Hybrid cloud storage uses object storage in the cloud. Data on-premises is uploaded to cloud object storage until it is accessed again. Many people have first hand experience using cloud object storage with file sharing apps/sites like Dropbox, SkyDrive, YouSendIt, etc, but cloud object storage it also done very effectively with enterprise-level hybrid cloud storage (HCS) like the Microsoft HCS solution. In this case, a StorSimple CiS system, which is iSCSI-based, integrates with Windows Azure Storage, which is object based.  
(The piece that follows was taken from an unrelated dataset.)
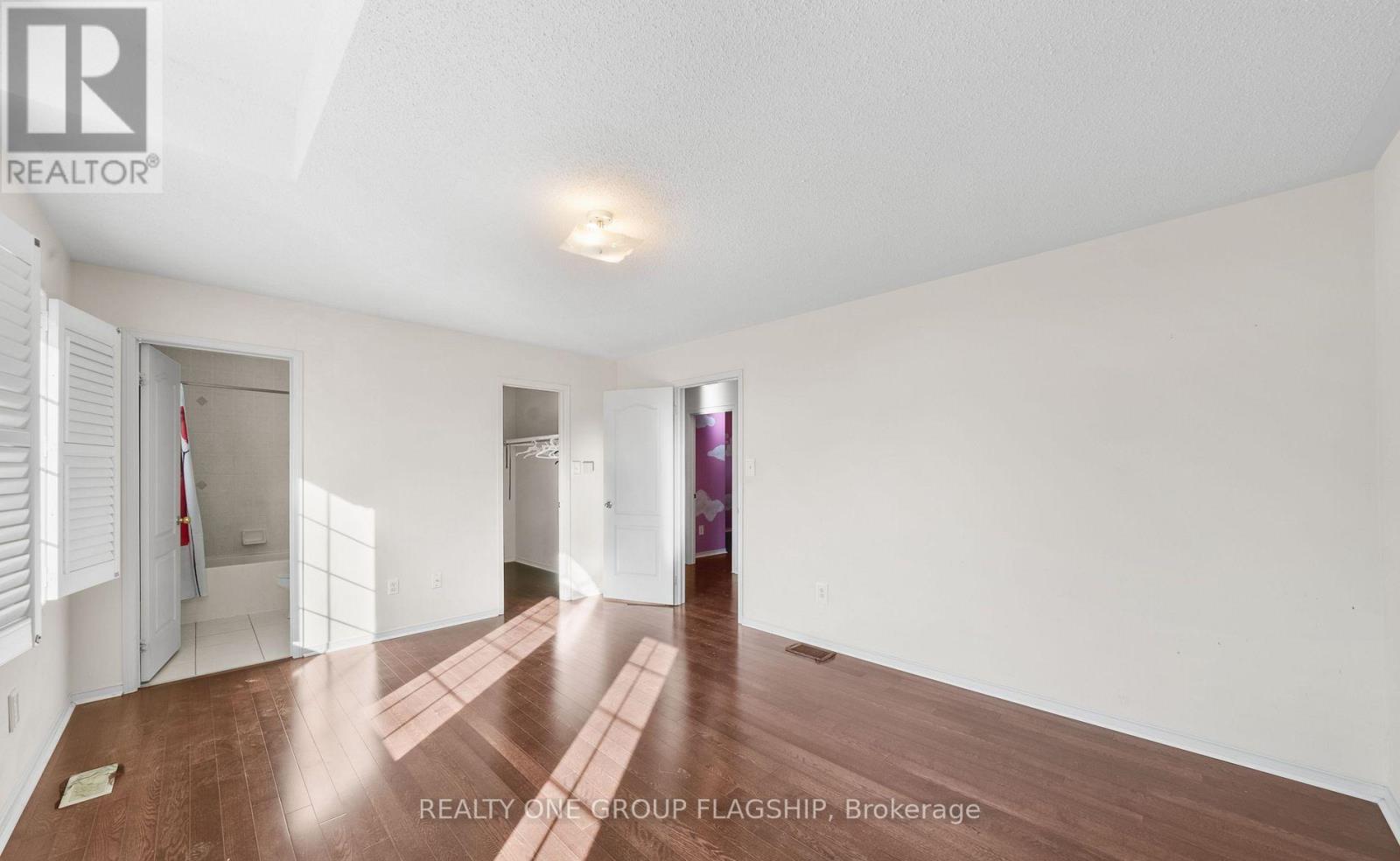 909 Oaktree Crescent, Newmarket, Ontario  L3X 2Z1 - Photo 20 - N12885216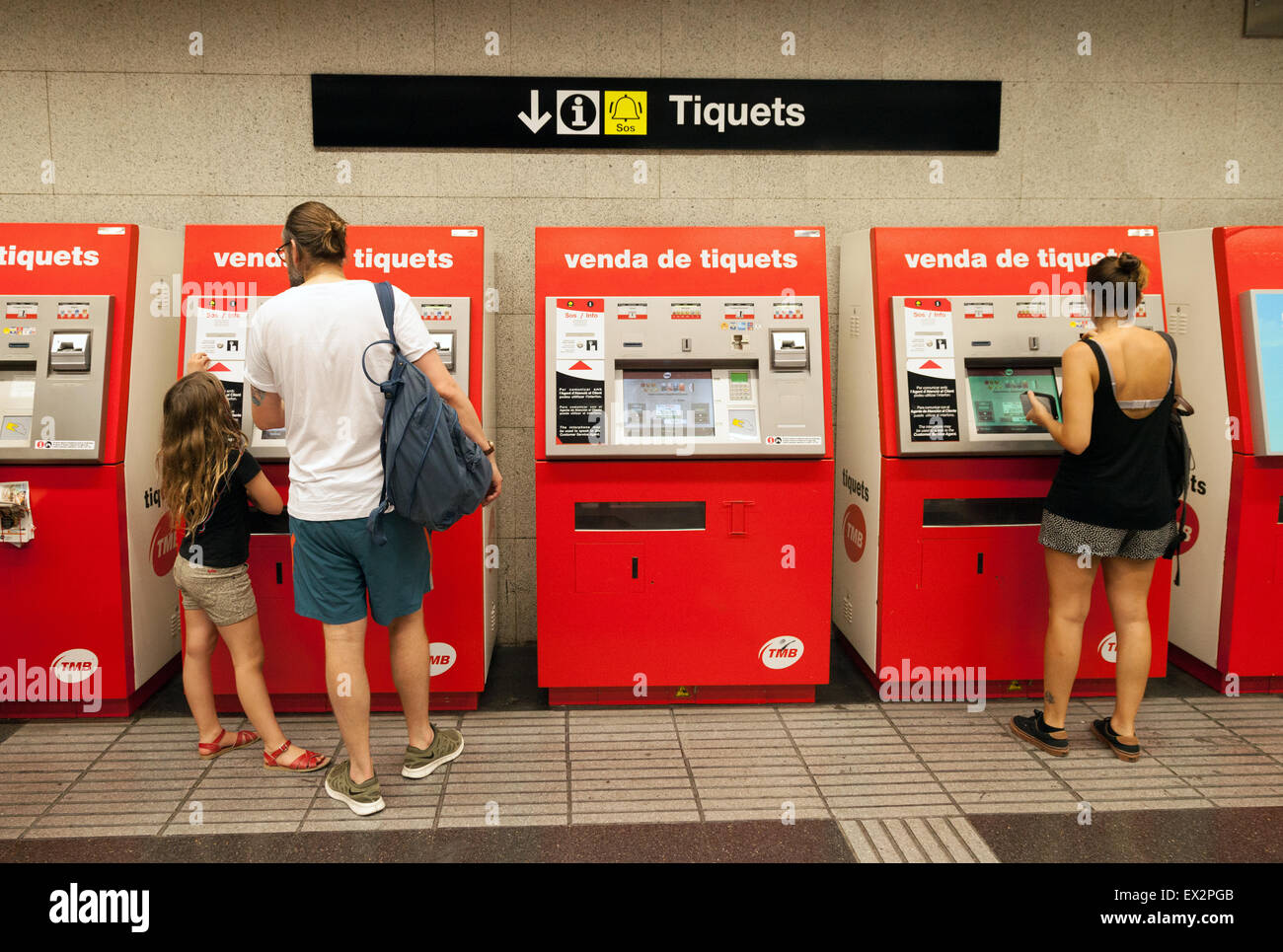Les personnes qui achètent des billets à la station de métro de Barcelone, Barcelone, Espagne Europe Banque D'Images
Obviously, a data translation process turns block data into objects. This happens during a data deduplication process, when incoming data exits the input queue in a CiS system. The deduped block objects in a CiS system are called fingerprints and have object properties such as being content-addressable and immutable. From that point on, block data is managed as objects, whether it is on-premises or in the cloud. In other words, the Microsoft HCS solution is a hybrid object store for block data. There are a lot of benefits to working this way, including:

  • Automated off-site data protection and access. Fingerprints are protected and tracked off-site automatically. Fingerprints suppors backup, DR, archiving and capacity expansion.  
  • Automatic replication.  That's a service provided by Windows Azure Storage to protect fingerprints against cloud disasters.
  • Seamless scaling.  Fingerprints are migrated to Windows Azure Storage, one at a time, using the same name as on premises. There is no getting lost in translation. 
  • Metadata-based storage management.  Multiple storage functions are linked to single, replicated fingerprints. Backup, DR, archiving and capacity scaling all use the same fingerprint objects. Metadata is changed instead of copying data again and again for different purposes. For instance, migrating data to the cloud is usually a metadata change that doesn't actually move data.
  • Data portability. Metadata plus fingerprints form a portable, deduped block data system that can be rehydrated anywhere there is a CiS system. DR is location-independent.
  • Deterministic, thin recoveries. DR is application-driven and only downloads the data that applications need, as they open files. There is no waste of resources in the network or at the recovery site dealing with the large amounts of data that aren't needed to recover.

When you look at solving the most vexing problems in your storage environment, especially data growth, backup data protection and the inability to test DR plans, the benefits of a hybrid object storage architecture are indeed powerful.